Crain’s Chicago Business reported Thursday the paper is dropping its paywall five months after being acquired by WBEZ-FM parent Chicago Public Media in a non-profit deal. It’s now planning a membership program.
“One of the major initiatives we have that we know has some risk associated with it but we’re very committed to is to roll out a membership program,” Chicago Public Media CEO Matt Moog said recently at a Northwestern University Medill School Of Journalism panel earlier this week. “We’re going to drop the paywall of the Chicago Sun-Times and launch a membership program that will count on voluntary contributions to support the journalism.”
The membership model is used by many non-profit news organizations in order to keep their operations afloat, in addition on relying on corporate and philanthropic donors. Other major non-profit news organizations include Block Club Chicago and the Chicago Reader. A date has not been set for the paywall’s end.
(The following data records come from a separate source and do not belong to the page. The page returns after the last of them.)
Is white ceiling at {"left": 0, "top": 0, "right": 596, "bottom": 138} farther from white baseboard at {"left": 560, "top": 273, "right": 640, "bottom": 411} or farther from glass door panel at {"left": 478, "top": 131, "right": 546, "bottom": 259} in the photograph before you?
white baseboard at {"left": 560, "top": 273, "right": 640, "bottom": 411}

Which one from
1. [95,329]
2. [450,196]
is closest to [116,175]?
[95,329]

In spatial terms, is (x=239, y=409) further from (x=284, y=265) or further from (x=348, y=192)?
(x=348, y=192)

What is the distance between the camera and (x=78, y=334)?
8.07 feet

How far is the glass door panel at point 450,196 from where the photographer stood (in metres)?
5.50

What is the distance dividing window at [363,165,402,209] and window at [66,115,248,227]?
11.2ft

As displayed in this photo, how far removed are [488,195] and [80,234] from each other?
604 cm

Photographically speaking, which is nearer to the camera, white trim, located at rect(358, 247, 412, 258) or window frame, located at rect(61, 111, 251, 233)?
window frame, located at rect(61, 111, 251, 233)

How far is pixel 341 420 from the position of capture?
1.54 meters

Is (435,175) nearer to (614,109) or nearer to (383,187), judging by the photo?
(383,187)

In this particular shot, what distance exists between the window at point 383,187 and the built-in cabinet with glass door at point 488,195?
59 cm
The deal made waves when it was announced because for the first time in recent memory, a non-profit radio station was acquiring a newspaper. The FCC’s decision to end the cross-ownership rules – prohibiting a radio station to own a newspaper in the same market – obviously paved the way for this to happen, although it didn’t really need FCC approval in the first place. After decades as a for-profit entity under a parade of owners, the Sun-Times had to convert to non-profit 501(c)3 status to make the deal happen. As a result and by law, they cannot endorse political candidates. The merger was completed in February.
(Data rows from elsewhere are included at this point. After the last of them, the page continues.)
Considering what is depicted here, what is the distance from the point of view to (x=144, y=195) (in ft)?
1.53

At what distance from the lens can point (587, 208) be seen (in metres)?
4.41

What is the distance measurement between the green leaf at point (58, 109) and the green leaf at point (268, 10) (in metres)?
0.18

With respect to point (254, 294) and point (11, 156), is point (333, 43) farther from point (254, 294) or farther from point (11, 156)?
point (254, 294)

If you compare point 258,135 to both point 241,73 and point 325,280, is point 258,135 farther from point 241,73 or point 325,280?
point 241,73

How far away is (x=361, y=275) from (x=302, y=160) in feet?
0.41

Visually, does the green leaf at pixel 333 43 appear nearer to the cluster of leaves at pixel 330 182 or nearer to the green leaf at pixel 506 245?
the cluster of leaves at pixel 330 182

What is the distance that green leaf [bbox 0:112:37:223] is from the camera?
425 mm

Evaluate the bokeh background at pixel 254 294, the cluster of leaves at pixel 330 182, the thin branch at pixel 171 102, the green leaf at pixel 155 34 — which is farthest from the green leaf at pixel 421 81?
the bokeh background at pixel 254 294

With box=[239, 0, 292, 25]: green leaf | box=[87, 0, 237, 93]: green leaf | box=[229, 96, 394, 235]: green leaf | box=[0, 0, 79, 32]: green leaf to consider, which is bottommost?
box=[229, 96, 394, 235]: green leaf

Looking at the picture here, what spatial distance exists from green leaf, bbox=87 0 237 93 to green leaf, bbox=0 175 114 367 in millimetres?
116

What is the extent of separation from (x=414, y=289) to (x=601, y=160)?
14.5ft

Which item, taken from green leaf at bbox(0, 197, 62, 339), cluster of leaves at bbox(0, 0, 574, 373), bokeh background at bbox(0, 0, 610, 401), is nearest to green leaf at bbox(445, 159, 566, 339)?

Moog stated the WBEZ/Sun-Times partnership has reached about two million people in the Chicago area, and both have collaborated on several projects. Both are moving into the Old Post Office over the Eisenhower Expressway, a former U.S. Postal facility that has been refurbished and remodeled over the years, though WBEZ is maintaining space and studios at Navy Pier. He pointed out there are around 200,000 members/subscribers of both and believes the numbers can be expanded.
The merger came as WBEZ has experienced a surge of listeners over the last few years, often placing first as it did in February when it tied Adult R&B V103 (WVAZ-FM) for the honors. During the last ratings period, WBEZ was tied for fourth overall with iHeartMedia Gold AC music station The Lite (WLIT-FM) overall.
This wasn’t the only news about non-profit newspapers on Thursday. Earlier, two South Side newspapers announced a merger: The Hyde Park Herald and South Side Weekly as Hyde Park Herald owner Bruce Sagan announced his retirement at 93 and donated his assets of his paper to the principals behind South Side Weekly.